▸ **What is expected**: Locate the word "parseInt" in the data below, then copy every line that holds it.

──────── Records for this exercise

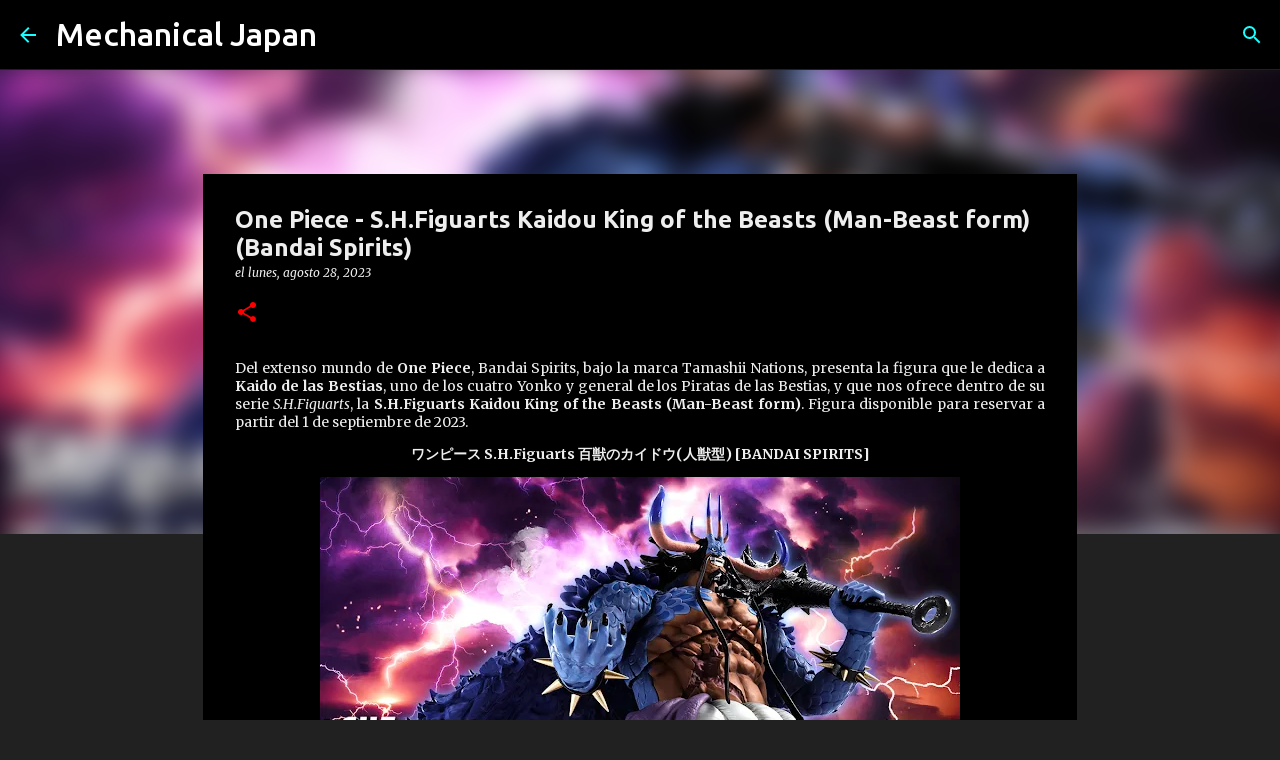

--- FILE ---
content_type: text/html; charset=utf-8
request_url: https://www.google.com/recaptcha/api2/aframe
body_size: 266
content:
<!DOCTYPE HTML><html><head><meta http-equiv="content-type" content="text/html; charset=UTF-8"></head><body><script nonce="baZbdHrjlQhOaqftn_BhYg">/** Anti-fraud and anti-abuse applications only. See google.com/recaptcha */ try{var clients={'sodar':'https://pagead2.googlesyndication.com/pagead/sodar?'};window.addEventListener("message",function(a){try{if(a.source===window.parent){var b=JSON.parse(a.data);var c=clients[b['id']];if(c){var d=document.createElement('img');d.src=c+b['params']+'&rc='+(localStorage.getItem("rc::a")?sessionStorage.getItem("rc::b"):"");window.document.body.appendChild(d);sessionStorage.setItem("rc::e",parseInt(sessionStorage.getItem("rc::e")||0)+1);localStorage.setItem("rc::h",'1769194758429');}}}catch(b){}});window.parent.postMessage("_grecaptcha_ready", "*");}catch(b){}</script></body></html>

────────────────
──────── Records for this exercise

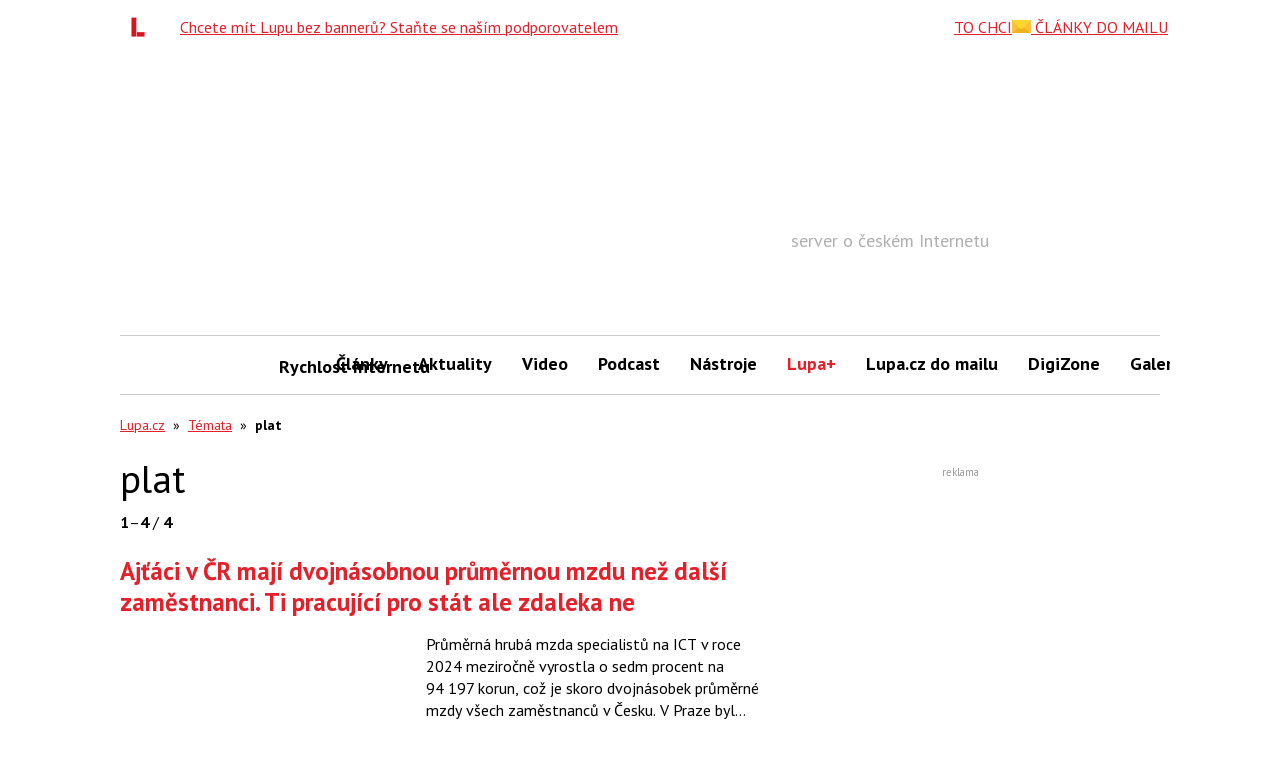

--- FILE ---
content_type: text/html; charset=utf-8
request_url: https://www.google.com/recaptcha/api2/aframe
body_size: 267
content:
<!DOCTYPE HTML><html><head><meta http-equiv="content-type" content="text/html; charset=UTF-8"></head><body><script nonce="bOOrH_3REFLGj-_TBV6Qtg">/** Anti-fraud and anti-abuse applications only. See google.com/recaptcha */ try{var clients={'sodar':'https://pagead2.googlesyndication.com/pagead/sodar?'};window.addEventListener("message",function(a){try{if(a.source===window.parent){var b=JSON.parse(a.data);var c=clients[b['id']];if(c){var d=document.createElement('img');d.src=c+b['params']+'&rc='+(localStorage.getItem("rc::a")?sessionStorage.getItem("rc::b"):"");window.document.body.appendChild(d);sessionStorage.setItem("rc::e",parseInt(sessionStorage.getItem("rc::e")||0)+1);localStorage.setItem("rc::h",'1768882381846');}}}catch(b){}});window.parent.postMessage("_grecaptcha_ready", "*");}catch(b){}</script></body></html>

────────────────

▸ **Exercise answer**:
<!DOCTYPE HTML><html><head><meta http-equiv="content-type" content="text/html; charset=UTF-8"></head><body><script nonce="baZbdHrjlQhOaqftn_BhYg">/** Anti-fraud and anti-abuse applications only. See google.com/recaptcha */ try{var clients={'sodar':'https://pagead2.googlesyndication.com/pagead/sodar?'};window.addEventListener("message",function(a){try{if(a.source===window.parent){var b=JSON.parse(a.data);var c=clients[b['id']];if(c){var d=document.createElement('img');d.src=c+b['params']+'&rc='+(localStorage.getItem("rc::a")?sessionStorage.getItem("rc::b"):"");window.document.body.appendChild(d);sessionStorage.setItem("rc::e",parseInt(sessionStorage.getItem("rc::e")||0)+1);localStorage.setItem("rc::h",'1769194758429');}}}catch(b){}});window.parent.postMessage("_grecaptcha_ready", "*");}catch(b){}</script></body></html>
<!DOCTYPE HTML><html><head><meta http-equiv="content-type" content="text/html; charset=UTF-8"></head><body><script nonce="bOOrH_3REFLGj-_TBV6Qtg">/** Anti-fraud and anti-abuse applications only. See google.com/recaptcha */ try{var clients={'sodar':'https://pagead2.googlesyndication.com/pagead/sodar?'};window.addEventListener("message",function(a){try{if(a.source===window.parent){var b=JSON.parse(a.data);var c=clients[b['id']];if(c){var d=document.createElement('img');d.src=c+b['params']+'&rc='+(localStorage.getItem("rc::a")?sessionStorage.getItem("rc::b"):"");window.document.body.appendChild(d);sessionStorage.setItem("rc::e",parseInt(sessionStorage.getItem("rc::e")||0)+1);localStorage.setItem("rc::h",'1768882381846');}}}catch(b){}});window.parent.postMessage("_grecaptcha_ready", "*");}catch(b){}</script></body></html>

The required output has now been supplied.